### Problem A
From the article on sports and live entertainment after COVID-19, reproduce word for word the passage from "Live entertainment was" to "will be the same.".
### Problem B
According to the article on sports and live entertainment after COVID-19, how many viewers did the opening game for the National Women's Soccer League draw?
### Problem C
List every challenge that the article on sports and live entertainment after COVID-19 says live entertainment is struggling with.

### Extract provided
──────────────────────────────

Photo of people playing sports

Sports and live entertainment post-COVID 19

While much has been written about the devastating impact that COVID-19 has had on the $80 billion U.S. sports and live music industries, the one thing that everyone agrees on is that it is impossible to replicate the excitement of live events. As human beings, we are hard-wired to share our stories and affirm our life experiences through face-to-face interactions that provide us with a sense of belonging and community. So, while no one knows when live events with fans will return, it is safe to say that they will come back. 

Live entertainment was among the hardest-hit industries and is struggling with a number of challenges around health and safety, labor force reductions, ticket sales and refunds, event schedules and cash flow. Due to the logistical hurdles posed by mass gatherings, events with fans will be among the last sectors to reopen, and when they return, neither consumers nor the event experience will be the same. 

Fans will be cautious from both an economic and health perspective, and the way they interact in social settings has changed. The quarantine mindset may not go away immediately, and organizations will have to adapt to the temperature they operate. It will be incumbent on them to communicate what they are doing from a cleaning, sanitization, staffing, training, health monitoring, event production and operational perspective to ensure that it is safe for fans and athletes to come back. 

In the U.S., the first events to return have been televised sporting events without fans. Following the models established by European soccer leagues, these broadcasts replaced fans in the stands with cardboard cutouts and fans cheering with AI crowd noise to create a more lively and authentic viewing experience. 

One of the first televised events was the opening game for the National Women’s Soccer League, which drew a record audience of more than 572,000 viewers. The increase was driven in part by consumer curiosity about the fanless experience, but it is likely that all sports will see increased viewership when games resume due to pent-up demand for sports content.

──────────────────────────────

### Dataset section
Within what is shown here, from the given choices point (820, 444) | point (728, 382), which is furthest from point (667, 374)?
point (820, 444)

──────────────────────────────

### Worked solution A
Live entertainment was among the hardest-hit industries and is struggling with a number of challenges around health and safety, labor force reductions, ticket sales and refunds, event schedules and cash flow. Due to the logistical hurdles posed by mass gatherings, events with fans will be among the last sectors to reopen, and when they return, neither consumers nor the event experience will be the same.

### Worked solution B
More than 572,000 viewers.

### Worked solution C
- Health and safety
- Labor force reductions
- Ticket sales and refunds
- Event schedules
- Cash flow